The US equity markets bounced back Thursday after the large losses registered on Wednesday. The equity markets shook off a slightly worse than expected job-loss data with across the board gains. Stocks sold off at the open, and tested Wednesday’s low on the SPX. However like Wednesday, the ES futures bounced off the 880 level, forming a double bottom. This set the stage for a bounce which lasted most of the day.
The rally was led by the financials, technology and agricultural stocks. The Russell2000 Small caps led the indices with a 1.40% gain, showing an increased risk appetite among investors. On the fixed income side, treasury bonds were bought today and the yields slipped further.
Rally Stalls at SPX 900
After forming a double-bottom at ES 880 level, the markets had a strong run reaching a high point near 897 corresponding to the 900 level in the cash SPX index.

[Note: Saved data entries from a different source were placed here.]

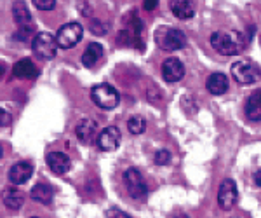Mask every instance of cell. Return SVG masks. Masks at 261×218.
Here are the masks:
<instances>
[{
	"instance_id": "cell-13",
	"label": "cell",
	"mask_w": 261,
	"mask_h": 218,
	"mask_svg": "<svg viewBox=\"0 0 261 218\" xmlns=\"http://www.w3.org/2000/svg\"><path fill=\"white\" fill-rule=\"evenodd\" d=\"M45 162L50 167V171L56 175H65L70 171L71 167V161L70 157L66 156L65 152H49L45 156Z\"/></svg>"
},
{
	"instance_id": "cell-10",
	"label": "cell",
	"mask_w": 261,
	"mask_h": 218,
	"mask_svg": "<svg viewBox=\"0 0 261 218\" xmlns=\"http://www.w3.org/2000/svg\"><path fill=\"white\" fill-rule=\"evenodd\" d=\"M96 143H98V149L103 150V152H113V150H117V147L120 143L119 128H117V126H108V128H105L98 135Z\"/></svg>"
},
{
	"instance_id": "cell-15",
	"label": "cell",
	"mask_w": 261,
	"mask_h": 218,
	"mask_svg": "<svg viewBox=\"0 0 261 218\" xmlns=\"http://www.w3.org/2000/svg\"><path fill=\"white\" fill-rule=\"evenodd\" d=\"M205 87L207 91L214 96H221L228 91V77L221 72H216V74H211L205 81Z\"/></svg>"
},
{
	"instance_id": "cell-32",
	"label": "cell",
	"mask_w": 261,
	"mask_h": 218,
	"mask_svg": "<svg viewBox=\"0 0 261 218\" xmlns=\"http://www.w3.org/2000/svg\"><path fill=\"white\" fill-rule=\"evenodd\" d=\"M2 156H4V149H2V145H0V159H2Z\"/></svg>"
},
{
	"instance_id": "cell-20",
	"label": "cell",
	"mask_w": 261,
	"mask_h": 218,
	"mask_svg": "<svg viewBox=\"0 0 261 218\" xmlns=\"http://www.w3.org/2000/svg\"><path fill=\"white\" fill-rule=\"evenodd\" d=\"M2 203L9 209H19L24 204L23 192L18 190L16 187H9L2 190Z\"/></svg>"
},
{
	"instance_id": "cell-23",
	"label": "cell",
	"mask_w": 261,
	"mask_h": 218,
	"mask_svg": "<svg viewBox=\"0 0 261 218\" xmlns=\"http://www.w3.org/2000/svg\"><path fill=\"white\" fill-rule=\"evenodd\" d=\"M127 129H129L130 135H141V133H145V129H146L145 119L140 115L130 117V119L127 120Z\"/></svg>"
},
{
	"instance_id": "cell-1",
	"label": "cell",
	"mask_w": 261,
	"mask_h": 218,
	"mask_svg": "<svg viewBox=\"0 0 261 218\" xmlns=\"http://www.w3.org/2000/svg\"><path fill=\"white\" fill-rule=\"evenodd\" d=\"M211 45L223 56H233L246 45V37L237 30H218L211 35Z\"/></svg>"
},
{
	"instance_id": "cell-34",
	"label": "cell",
	"mask_w": 261,
	"mask_h": 218,
	"mask_svg": "<svg viewBox=\"0 0 261 218\" xmlns=\"http://www.w3.org/2000/svg\"><path fill=\"white\" fill-rule=\"evenodd\" d=\"M259 42H261V37H259Z\"/></svg>"
},
{
	"instance_id": "cell-11",
	"label": "cell",
	"mask_w": 261,
	"mask_h": 218,
	"mask_svg": "<svg viewBox=\"0 0 261 218\" xmlns=\"http://www.w3.org/2000/svg\"><path fill=\"white\" fill-rule=\"evenodd\" d=\"M162 77L166 82L174 84L185 77V65L178 58H167L162 65Z\"/></svg>"
},
{
	"instance_id": "cell-28",
	"label": "cell",
	"mask_w": 261,
	"mask_h": 218,
	"mask_svg": "<svg viewBox=\"0 0 261 218\" xmlns=\"http://www.w3.org/2000/svg\"><path fill=\"white\" fill-rule=\"evenodd\" d=\"M12 123V117L7 110H4V108H0V128H7Z\"/></svg>"
},
{
	"instance_id": "cell-2",
	"label": "cell",
	"mask_w": 261,
	"mask_h": 218,
	"mask_svg": "<svg viewBox=\"0 0 261 218\" xmlns=\"http://www.w3.org/2000/svg\"><path fill=\"white\" fill-rule=\"evenodd\" d=\"M141 32H143V21L138 18V12L133 11L125 16L124 28L117 35V42H120L122 45H127V47L143 49Z\"/></svg>"
},
{
	"instance_id": "cell-24",
	"label": "cell",
	"mask_w": 261,
	"mask_h": 218,
	"mask_svg": "<svg viewBox=\"0 0 261 218\" xmlns=\"http://www.w3.org/2000/svg\"><path fill=\"white\" fill-rule=\"evenodd\" d=\"M169 161H171L169 150H159V152L155 154V164L164 166V164H169Z\"/></svg>"
},
{
	"instance_id": "cell-12",
	"label": "cell",
	"mask_w": 261,
	"mask_h": 218,
	"mask_svg": "<svg viewBox=\"0 0 261 218\" xmlns=\"http://www.w3.org/2000/svg\"><path fill=\"white\" fill-rule=\"evenodd\" d=\"M33 175V166L28 161H21L16 162L14 166L9 169V182L12 185H23Z\"/></svg>"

Market internals continued to improve all day long, with the rally. However, the indices seem to hit a brick wall around the 900 level on the SPX cash index and pulled back sharply in the last hour of trading. The indices finished in the middle of their range yesterday.
Lack of Conviction: Range Bound Action?
The price action suggests a lack of conviction among both the bulls and the bears. The bulls defended the 880 level on the ES but the bears responded with conviction near the 900 level on the SPX. Though the buy-the-dip mentality is intact, there is also some fear of a sharp pullback, resulting in shorter holding periods and a trigger-happy towards profit taking.
Insurers Get TARP Funds:
The market is likely to welcome the news that a number of insurers will now get access to TARP funds to help bolster their balance sheets. Insurance plays a critical part in the functioning of an advanced economy, and better capitalized insurers is likely to help boost confidence, not only for investors, but also the consumers and businesses who rely on them to manage risks.
Today is expiration Friday, and it is likely to be a volatile day with a bullish bias. There is some economic news related to inflation and consumer sentiment which may move the market a bit. However, if the reaction to Thursday’s Job Loss number was any indication, these indicators are unlikely to move the market in a big way.
There is some expectation that the SPY will pin around the 90 strike because of the large open interest in options near that strike. I do not expect the indices to break to new highs today; I also do not expect them to breach the support levels put in yesterday.
My Portfolio: Reviewing the IYR Chart
I used the morning weakness to book profits on my remaining puts on the IYR. After the market rallied into the day, I bought back some of the puts back. I expect IYR to trade in a choppy manner but with a bearish bias. The ETF has broken its upward sloping channel and after a pullback is now testing the trend-line from the downside. A failure to break above the trend-line and back into the channel is likely to result in a stronger downward move. Most of the commercial REITs have already raised a lot of capital via secondary equity offerings, and any support provided to them by the underwriters is likely going to dissipate.
From a trading perspective the large intra-day range of the IYR provides ample opportunity to swing trade. An active trader can increase his or her leverage by either using the ultra-ETFs (URE and SRS) or by using options.
Trading Intra-Day Patterns: Goldman Sachs
I also traded Goldman Sachs (NYSE:GS) on the short side late in the day. Goldman was forming a wedge pattern which broke leading to a large spike down. I had posted the setup via twitter well before the entry-signal was generated. The trade was to short Goldman (either outright or by buying a put) when it broke the lower trend-line of the wedge. The break of the wedge resulted in a $1.0 move in a few minutes.
My Portfolio: Independent Refiners
My out of the money June calls on TSO did very well today as the refiner jumped up 7% today. TSO found support at the rising trend-line from the March low, and continues to trade in a rising channel. With the summer driving season coming at a time of rising consumer sentiment and moderate oil prices, the refiners are likely to perform well. By some estimates, the refiners are trading at a discount to the replacement value of the physical refineries, and are attractive takeover targets for integrated oil companies.
My Portfolio: Plan for Tomorrow
I do not plan to initiate any core positions tomorrow, unless we get a big spike up which I will use to initiate some put positions. I will roll over any of the in the money May calls I have written on the TLT to the June expiry. Though I will not be surprised if this rally continues, I feel the risk of a significant pullback is becoming higher and the rewards do not justify chasing this rally.